> **Set exercise**:
Using the plot overview below, answer these questions.
(a) What anglicized name was Ahmed called at school?
(b) What nationality was Ahmed's governess, Nanny?
(c) What is the name of Ahmed's mother's childhood home in Cairo?

--- start Given text ---

Plot Overview
Growing up during the last days of the British colonial presence in Egypt,
Leila Ahmed's childhood is marked by a collision of cultures. Among Syrians,
Lebanese, Palestinians, and other Egyptians from a similar class background in
school, young Ahmed considers it quite normal to grow up speaking English or French
and being called by the anglicized name Lily in school. Ahmed lives in Cairo, at
the crossroads of spiritual hubs, ancient sites, and modern sprawl, in a beautiful
house known as Ain Shams. Her father is an esteemed engineer who, as chairman of the
Nile Water Control Board, had run into trouble with the government for opposing
their plan to build the High Dam on ecological grounds. Though her father's concerns
about the fate of the Nile River will ultimately be born out by the facts, his
opposition to the government's grand improvement project will haunt him for years to
come. Later, he will be harassed by authorities and have his bank account frozen.
As a young child, Ahmed is very attached to Nanny, her Croatian governess.
Nanny is a deeply religious Christian and tells Ahmed stories of angels and the
supernatural. Ahmed has a more conflicted relationship with her mother. Ahmed
aspires to be a professional and views her mother with contempt for not working.
Later, when Ahmed's father falls ill with chronic pneumonia, Ahmed will come to
value her mother's dedication more, as well as the strength of the bond between her
parents. One of Ahmed's closest childhood friends is Gina, a neighbor girl and the
daughter of Italian parents. Gina's older brother, Freddy, subjects Ahmed to brutal
and sexual games when she is around eight years old, and when Ahmed's mother finds
out about it, she beats her and takes her to a doctor to be examined. In the
aftermath of this event, Ahmed is forbidden to play outside, even with Gina, and is
subjected to her mother's disdain, furthering the rift between mother and daughter.
Ahmed's view of Islam is shaped through the time she spends at her mother's
childhood home of Zatoun, in Cairo, where Ahmed is surrounded by a rich and engaging
community of women. While listening to her mother, grandmother, and other women
converse, Ahmed learns about Islam as being a generous and pacifistic faith. Though
she receives no direct religious instruction from these women, and her father has
decided not to send her to an Islamic school, Ahmed nonetheless comes to appreciate
the oral, living tradition of Islam, which, in contrast to the rigid, authoritative
Islam that is handed down in texts, encompasses many interpretations. As much as she
recognizes the positive force that this humane form of Islam has manifested in her
family's life, she also recognizes the powerlessness of her mother and grandmother
in the society they live in. Ahmed's grandmother, for instance, has for years been
mourning the suicide of her son Fuad, a tragedy she blames on her husband's
disapproval of Fuad. A similar fate befell Grandmother's daughter Aida, who
committed suicide after being unable to secure permission for a divorce from an
unhappy marriage through the stern figure of Grandfather. Because of these
tragedies, the estate of Zatoun always seems to have a pall of gloom over it in
young Ahmed's eyes.

--- end Given text ---
--- start Entries supplied ---

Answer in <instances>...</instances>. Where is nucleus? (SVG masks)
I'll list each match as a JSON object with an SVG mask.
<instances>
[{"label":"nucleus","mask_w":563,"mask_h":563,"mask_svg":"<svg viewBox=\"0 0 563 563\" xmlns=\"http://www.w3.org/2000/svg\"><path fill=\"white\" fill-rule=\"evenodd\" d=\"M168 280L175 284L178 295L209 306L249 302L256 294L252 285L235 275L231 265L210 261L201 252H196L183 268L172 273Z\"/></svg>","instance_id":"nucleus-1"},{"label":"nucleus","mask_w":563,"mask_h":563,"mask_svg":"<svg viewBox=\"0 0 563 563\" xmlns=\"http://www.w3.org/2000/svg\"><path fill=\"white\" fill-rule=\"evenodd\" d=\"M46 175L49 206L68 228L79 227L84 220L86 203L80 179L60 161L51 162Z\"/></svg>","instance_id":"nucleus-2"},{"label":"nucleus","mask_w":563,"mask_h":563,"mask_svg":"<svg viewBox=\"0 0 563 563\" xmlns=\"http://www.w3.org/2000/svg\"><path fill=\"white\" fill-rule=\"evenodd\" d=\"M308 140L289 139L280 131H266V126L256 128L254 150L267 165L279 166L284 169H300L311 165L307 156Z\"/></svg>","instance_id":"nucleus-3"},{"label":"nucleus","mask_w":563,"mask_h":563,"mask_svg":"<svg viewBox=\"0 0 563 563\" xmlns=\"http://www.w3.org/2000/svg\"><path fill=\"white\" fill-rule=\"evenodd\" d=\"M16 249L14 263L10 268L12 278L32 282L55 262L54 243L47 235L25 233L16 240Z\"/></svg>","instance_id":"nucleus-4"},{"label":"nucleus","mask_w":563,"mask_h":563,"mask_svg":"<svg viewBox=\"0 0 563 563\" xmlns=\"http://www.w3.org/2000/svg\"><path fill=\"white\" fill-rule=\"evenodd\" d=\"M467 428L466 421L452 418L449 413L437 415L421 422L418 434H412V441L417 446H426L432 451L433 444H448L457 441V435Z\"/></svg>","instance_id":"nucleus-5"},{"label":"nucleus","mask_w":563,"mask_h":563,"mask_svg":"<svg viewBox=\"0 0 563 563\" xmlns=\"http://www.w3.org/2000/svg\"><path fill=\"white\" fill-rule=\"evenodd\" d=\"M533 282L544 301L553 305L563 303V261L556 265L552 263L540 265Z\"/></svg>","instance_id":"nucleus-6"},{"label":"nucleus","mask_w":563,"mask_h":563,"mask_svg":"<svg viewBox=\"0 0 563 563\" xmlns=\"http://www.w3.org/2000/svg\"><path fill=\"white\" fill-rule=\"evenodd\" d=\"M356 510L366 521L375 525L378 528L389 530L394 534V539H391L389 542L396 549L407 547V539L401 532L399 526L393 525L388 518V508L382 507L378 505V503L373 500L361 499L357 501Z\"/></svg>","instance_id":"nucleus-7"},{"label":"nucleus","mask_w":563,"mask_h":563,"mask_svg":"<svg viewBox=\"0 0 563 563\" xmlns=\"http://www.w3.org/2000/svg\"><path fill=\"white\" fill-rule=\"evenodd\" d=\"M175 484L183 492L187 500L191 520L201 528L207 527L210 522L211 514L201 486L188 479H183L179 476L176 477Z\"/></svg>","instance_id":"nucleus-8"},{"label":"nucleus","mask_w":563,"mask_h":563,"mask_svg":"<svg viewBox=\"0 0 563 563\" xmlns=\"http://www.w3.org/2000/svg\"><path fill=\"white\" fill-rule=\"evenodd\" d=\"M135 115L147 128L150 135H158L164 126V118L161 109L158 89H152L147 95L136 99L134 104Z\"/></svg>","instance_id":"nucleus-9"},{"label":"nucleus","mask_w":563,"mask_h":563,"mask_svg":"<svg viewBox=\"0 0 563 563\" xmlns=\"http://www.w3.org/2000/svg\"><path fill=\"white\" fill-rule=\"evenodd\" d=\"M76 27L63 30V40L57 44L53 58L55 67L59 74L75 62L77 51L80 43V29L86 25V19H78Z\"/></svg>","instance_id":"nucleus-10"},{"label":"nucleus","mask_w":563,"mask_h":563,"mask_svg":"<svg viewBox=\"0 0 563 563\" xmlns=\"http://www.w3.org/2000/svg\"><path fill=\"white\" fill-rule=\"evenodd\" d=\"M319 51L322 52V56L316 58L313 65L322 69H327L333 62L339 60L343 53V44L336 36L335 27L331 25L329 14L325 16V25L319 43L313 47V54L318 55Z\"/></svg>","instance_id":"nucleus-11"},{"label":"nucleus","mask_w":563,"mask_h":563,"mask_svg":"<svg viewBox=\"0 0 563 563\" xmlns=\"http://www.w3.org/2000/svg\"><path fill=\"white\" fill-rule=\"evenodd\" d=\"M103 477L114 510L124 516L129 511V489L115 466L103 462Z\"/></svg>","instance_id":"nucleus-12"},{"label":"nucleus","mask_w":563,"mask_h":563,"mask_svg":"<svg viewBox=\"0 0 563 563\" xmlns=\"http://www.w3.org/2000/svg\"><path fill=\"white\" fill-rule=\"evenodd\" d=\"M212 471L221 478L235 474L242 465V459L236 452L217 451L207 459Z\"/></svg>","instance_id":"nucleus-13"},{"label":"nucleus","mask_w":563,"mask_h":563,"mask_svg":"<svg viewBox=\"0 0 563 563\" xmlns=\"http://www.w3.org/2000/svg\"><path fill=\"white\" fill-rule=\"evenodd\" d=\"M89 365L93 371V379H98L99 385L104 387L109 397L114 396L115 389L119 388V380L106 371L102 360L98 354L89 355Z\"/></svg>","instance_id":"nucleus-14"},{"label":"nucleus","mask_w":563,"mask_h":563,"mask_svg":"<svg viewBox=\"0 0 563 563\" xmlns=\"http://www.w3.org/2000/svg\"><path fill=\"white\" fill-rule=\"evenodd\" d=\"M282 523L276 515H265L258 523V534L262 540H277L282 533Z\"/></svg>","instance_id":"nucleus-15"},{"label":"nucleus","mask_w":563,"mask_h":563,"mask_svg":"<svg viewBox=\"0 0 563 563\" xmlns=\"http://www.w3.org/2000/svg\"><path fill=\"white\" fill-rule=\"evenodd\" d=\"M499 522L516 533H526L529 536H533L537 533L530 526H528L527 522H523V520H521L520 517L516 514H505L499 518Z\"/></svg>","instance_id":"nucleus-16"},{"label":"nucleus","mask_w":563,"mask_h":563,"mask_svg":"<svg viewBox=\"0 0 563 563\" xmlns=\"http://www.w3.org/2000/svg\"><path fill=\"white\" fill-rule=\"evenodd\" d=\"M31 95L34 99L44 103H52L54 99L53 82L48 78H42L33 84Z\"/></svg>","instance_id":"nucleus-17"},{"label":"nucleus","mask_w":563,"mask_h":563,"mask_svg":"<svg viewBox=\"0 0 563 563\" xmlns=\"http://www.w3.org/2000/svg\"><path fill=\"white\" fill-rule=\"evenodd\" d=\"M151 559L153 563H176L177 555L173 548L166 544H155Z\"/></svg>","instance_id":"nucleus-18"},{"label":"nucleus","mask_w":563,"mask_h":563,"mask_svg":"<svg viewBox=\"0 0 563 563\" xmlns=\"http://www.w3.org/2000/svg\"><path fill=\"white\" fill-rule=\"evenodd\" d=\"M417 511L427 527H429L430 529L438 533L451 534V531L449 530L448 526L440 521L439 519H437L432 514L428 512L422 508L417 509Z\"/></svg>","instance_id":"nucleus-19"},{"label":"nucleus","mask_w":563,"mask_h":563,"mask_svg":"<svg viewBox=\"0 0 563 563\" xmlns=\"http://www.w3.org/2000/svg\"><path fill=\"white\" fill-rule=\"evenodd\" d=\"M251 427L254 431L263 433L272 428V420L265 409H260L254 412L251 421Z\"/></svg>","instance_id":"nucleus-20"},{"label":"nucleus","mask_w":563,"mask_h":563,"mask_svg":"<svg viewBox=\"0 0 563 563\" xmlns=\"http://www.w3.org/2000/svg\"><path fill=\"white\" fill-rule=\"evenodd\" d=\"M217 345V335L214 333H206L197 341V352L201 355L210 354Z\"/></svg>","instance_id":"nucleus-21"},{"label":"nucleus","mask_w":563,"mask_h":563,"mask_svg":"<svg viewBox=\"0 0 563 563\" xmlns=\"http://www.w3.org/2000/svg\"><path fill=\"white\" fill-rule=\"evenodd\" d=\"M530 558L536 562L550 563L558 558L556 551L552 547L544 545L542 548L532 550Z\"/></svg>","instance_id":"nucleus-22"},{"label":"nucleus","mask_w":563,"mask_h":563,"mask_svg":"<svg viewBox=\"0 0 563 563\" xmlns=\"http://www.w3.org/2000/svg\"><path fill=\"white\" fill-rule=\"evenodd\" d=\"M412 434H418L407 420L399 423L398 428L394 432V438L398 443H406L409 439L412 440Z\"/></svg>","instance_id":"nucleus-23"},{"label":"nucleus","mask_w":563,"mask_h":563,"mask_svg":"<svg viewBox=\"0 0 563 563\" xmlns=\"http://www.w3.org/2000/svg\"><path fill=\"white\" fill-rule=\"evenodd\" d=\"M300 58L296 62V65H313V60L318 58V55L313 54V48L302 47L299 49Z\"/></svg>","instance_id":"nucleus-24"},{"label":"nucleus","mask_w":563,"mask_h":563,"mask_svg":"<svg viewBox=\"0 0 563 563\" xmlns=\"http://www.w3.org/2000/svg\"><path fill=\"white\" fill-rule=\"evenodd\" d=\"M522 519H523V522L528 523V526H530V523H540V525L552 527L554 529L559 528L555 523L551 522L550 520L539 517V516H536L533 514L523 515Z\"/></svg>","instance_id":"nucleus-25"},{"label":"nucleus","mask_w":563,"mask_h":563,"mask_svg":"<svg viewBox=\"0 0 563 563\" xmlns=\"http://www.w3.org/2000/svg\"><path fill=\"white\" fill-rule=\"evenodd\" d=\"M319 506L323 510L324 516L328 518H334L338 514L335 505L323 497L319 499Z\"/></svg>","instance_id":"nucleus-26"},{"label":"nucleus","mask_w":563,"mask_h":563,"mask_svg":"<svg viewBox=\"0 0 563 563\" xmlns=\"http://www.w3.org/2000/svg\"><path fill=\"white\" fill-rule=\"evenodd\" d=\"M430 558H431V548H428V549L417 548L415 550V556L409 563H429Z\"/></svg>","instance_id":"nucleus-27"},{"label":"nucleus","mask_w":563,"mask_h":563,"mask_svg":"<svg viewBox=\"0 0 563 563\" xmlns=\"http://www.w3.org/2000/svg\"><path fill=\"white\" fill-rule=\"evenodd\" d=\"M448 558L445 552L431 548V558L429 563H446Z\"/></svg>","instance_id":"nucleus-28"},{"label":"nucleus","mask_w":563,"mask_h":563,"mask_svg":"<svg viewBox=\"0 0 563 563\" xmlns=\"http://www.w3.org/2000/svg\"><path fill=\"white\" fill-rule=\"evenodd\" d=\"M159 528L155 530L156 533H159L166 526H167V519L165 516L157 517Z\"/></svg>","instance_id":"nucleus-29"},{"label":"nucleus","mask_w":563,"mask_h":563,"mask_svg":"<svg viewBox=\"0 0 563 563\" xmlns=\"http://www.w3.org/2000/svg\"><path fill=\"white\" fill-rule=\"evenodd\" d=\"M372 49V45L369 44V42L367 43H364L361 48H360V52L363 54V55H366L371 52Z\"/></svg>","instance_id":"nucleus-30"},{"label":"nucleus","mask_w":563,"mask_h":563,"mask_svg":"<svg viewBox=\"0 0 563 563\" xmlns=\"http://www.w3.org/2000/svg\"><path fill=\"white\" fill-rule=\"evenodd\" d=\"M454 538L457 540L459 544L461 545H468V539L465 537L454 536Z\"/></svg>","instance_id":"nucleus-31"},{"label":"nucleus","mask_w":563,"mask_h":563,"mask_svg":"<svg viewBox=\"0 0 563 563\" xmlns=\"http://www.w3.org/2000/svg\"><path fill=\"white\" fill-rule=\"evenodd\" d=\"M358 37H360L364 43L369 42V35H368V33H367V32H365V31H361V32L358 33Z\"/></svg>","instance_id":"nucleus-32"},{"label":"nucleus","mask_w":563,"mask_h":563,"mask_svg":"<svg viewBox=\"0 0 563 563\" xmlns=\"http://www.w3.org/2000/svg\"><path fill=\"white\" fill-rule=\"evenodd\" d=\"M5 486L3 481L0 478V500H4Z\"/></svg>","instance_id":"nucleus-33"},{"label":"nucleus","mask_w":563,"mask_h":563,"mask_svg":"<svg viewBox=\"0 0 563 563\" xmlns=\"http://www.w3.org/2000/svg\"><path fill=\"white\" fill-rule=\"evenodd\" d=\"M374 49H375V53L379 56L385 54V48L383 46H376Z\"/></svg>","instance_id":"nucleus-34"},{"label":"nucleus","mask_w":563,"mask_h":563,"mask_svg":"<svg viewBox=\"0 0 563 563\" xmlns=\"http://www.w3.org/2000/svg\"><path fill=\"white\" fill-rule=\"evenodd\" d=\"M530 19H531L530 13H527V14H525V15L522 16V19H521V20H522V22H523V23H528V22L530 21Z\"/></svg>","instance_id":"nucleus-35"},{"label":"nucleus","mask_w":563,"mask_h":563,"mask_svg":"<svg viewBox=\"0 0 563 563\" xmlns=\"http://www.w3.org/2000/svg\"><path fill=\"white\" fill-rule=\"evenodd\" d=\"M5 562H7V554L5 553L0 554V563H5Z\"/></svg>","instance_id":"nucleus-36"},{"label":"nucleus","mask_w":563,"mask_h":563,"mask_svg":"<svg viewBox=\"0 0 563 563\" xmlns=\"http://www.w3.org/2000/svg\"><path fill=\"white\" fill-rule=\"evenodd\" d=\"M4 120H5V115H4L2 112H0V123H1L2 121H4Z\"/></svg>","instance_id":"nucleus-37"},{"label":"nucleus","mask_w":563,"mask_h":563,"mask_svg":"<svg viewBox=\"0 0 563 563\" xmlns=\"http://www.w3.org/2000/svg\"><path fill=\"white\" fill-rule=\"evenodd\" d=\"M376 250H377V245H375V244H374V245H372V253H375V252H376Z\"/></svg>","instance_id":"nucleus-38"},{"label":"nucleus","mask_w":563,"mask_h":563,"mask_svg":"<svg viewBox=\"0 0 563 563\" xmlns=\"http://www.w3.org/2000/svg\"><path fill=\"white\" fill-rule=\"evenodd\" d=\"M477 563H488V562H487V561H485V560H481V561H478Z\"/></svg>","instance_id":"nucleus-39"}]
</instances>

--- end Entries supplied ---

> **Written answer**:
(a) Lily
(b) Croatian
(c) Zatoun